::: TEXT :::

6. Discussion and Research Limitations

The increasing possibilities of using artificial intelligence in different kinds of research and a rapidly growing use of artificial intelligence [89,90] leave no doubts as to the potential of this topic and great prospects for it in the near future. Despite the fact that artificial intelligence (more specifically, one of its branches, i.e., machine learning) is less common in economic modelling than linear regression models because of complicated algorithms, it is easy to predict that the situation will change soon, and the use of artificial intelligence in economic modelling is the issue of today, not of the future.
The empirical analysis let us identify such advantages of the use of artificial intelligence in countries’ investment attractiveness:
-
A faster and more accurate answer, compared with the currently used methods like manual index calculation. The artificial intelligence methods do not necessarily require human intervention for collection of data (based on the methodology framework); also, identification of factor significance based on the template of previous years.

::: EXTRACTED ENTRIES :::

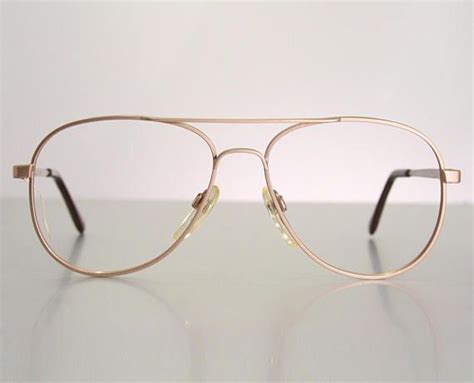aviator style nigura 1980 s eyeglass frames satin gold and frames for sale glasses frames 1980s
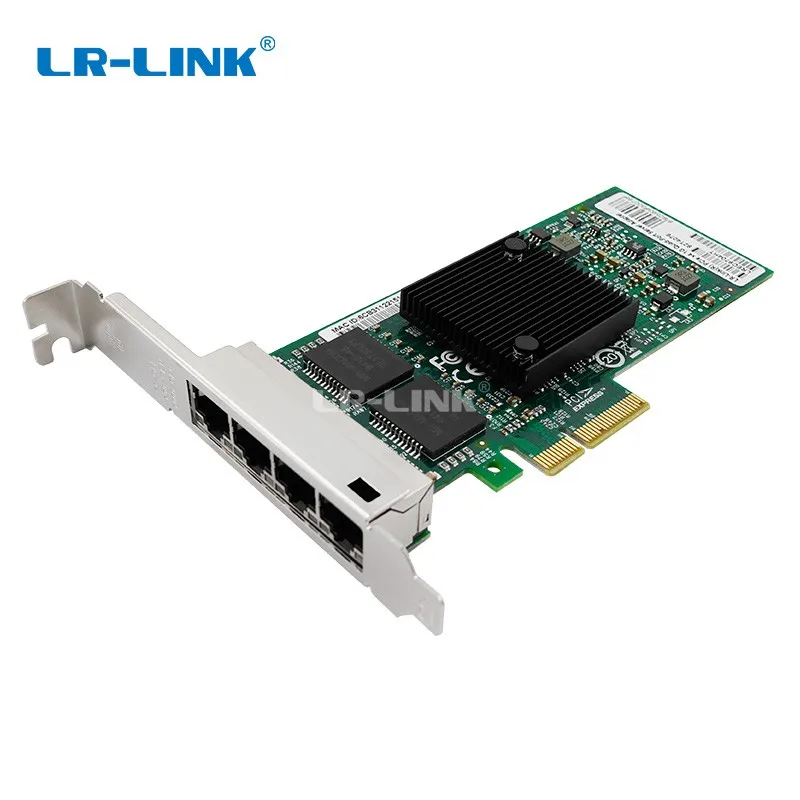 LR Link 9704HT четырехпортовый гигабитный Ethernet Lan Card 10/100/1000Mb PCI Express сетевая карта Intel 82580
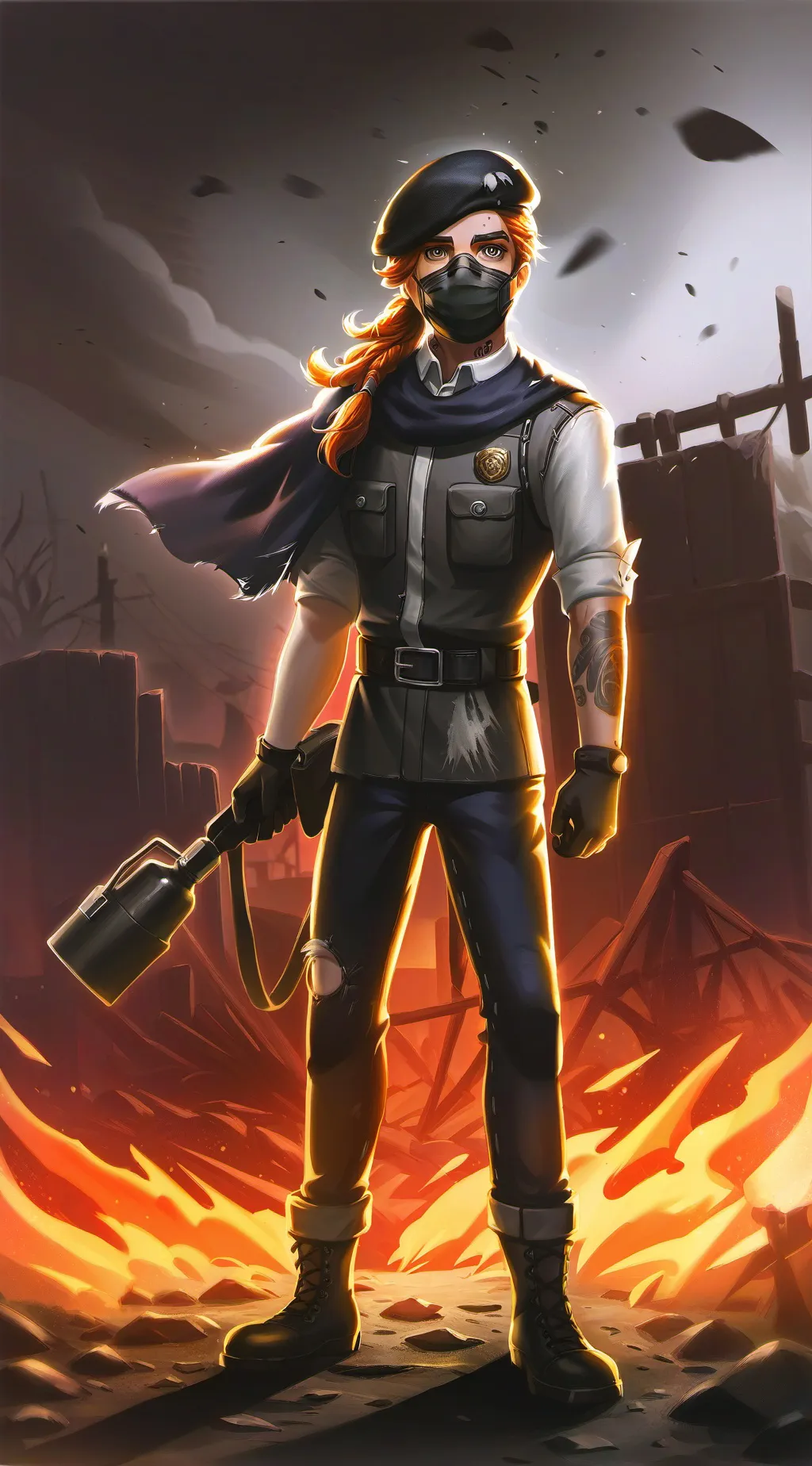 ai character: Christopher Harrow background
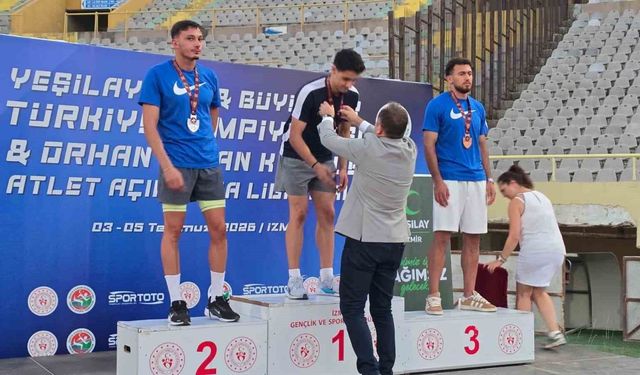 Aydınlı milli atlet Koray Uygun Türkiye şampiyonu oldu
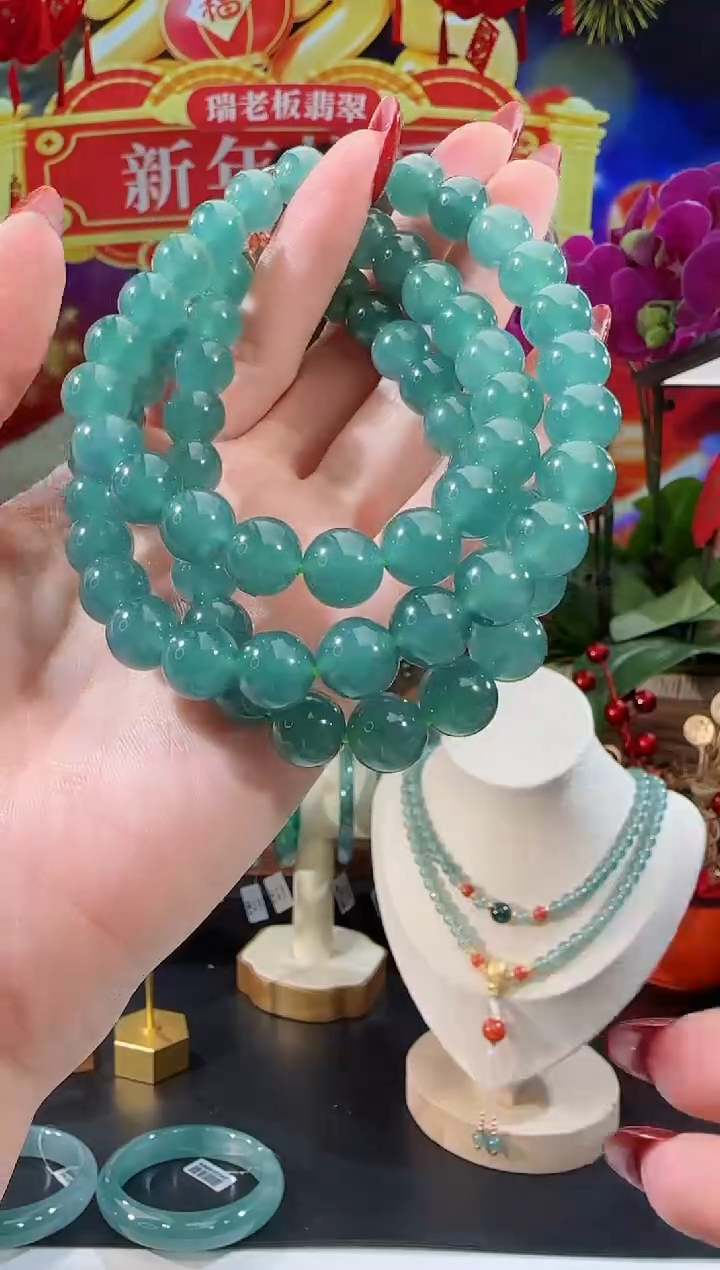 【闪购商品】翡翠项链合金长串多样性发一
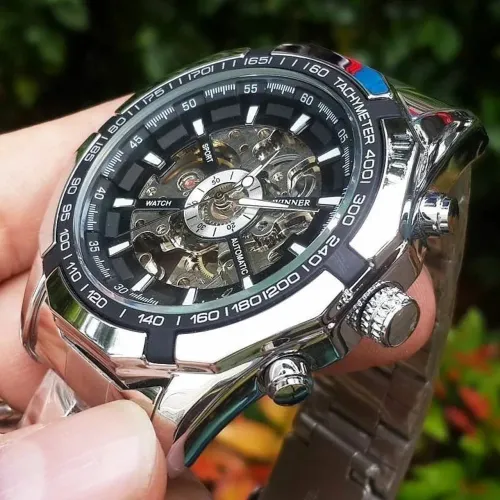 Relógio Automático Skeleton Novo 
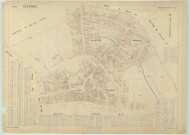 Sézanne (51535). Section H1 échelle 1/1000, plan renouvelé pour 01/01/1954, régulier avant 20/03/1980 (papier)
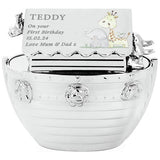Noah's Ark personalised money box - British product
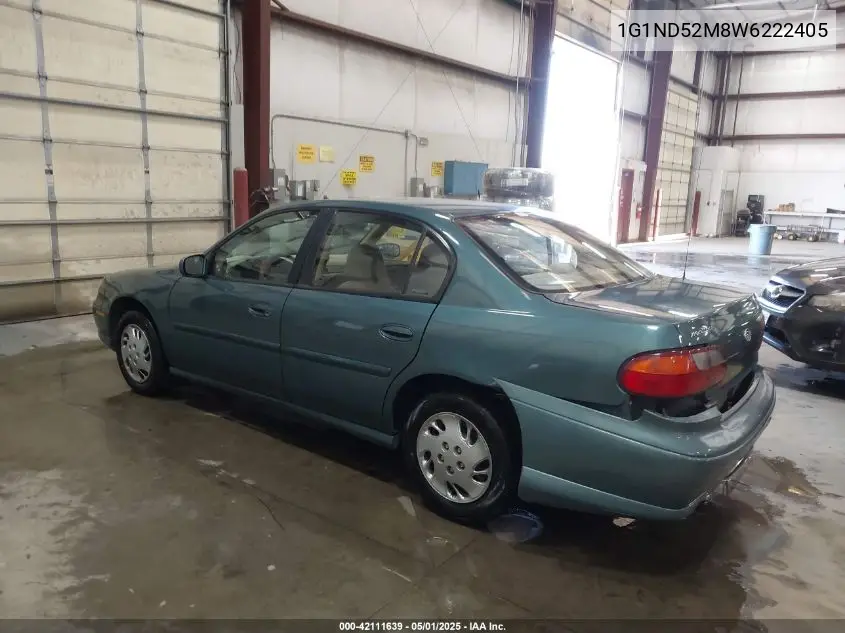 1998 Chevrolet Malibu VIN: 1G1ND52M8W6222405 Lot: 42111639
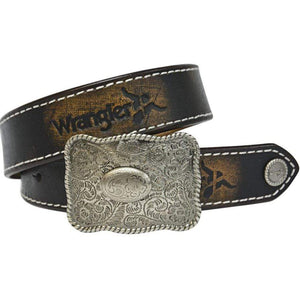 Wrangler Kids Full Grain Leather Abrasion Belt - Stylish Outback Clothing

:::

→ ACTIONS TO TAKE
A. Please say whether each statement agrees with the discussion section, answering yes or no and quoting the deciding words: (i) machine learning is less common in economic modelling than linear regression models; (ii) artificial intelligence methods always need human intervention to collect data; (iii) the use of artificial intelligence in economic modelling is called an issue of the future.
B. List every method of analysis or calculation that the discussion section names, in its own wording.

→ ANSWER SECTION
A.
(i) Yes: "is less common in economic modelling than linear regression models because of complicated algorithms"
(ii) No: "do not necessarily require human intervention for collection of data"
(iii) No: "the issue of today, not of the future"

B.
- artificial intelligence
- machine learning
- linear regression models
- manual index calculation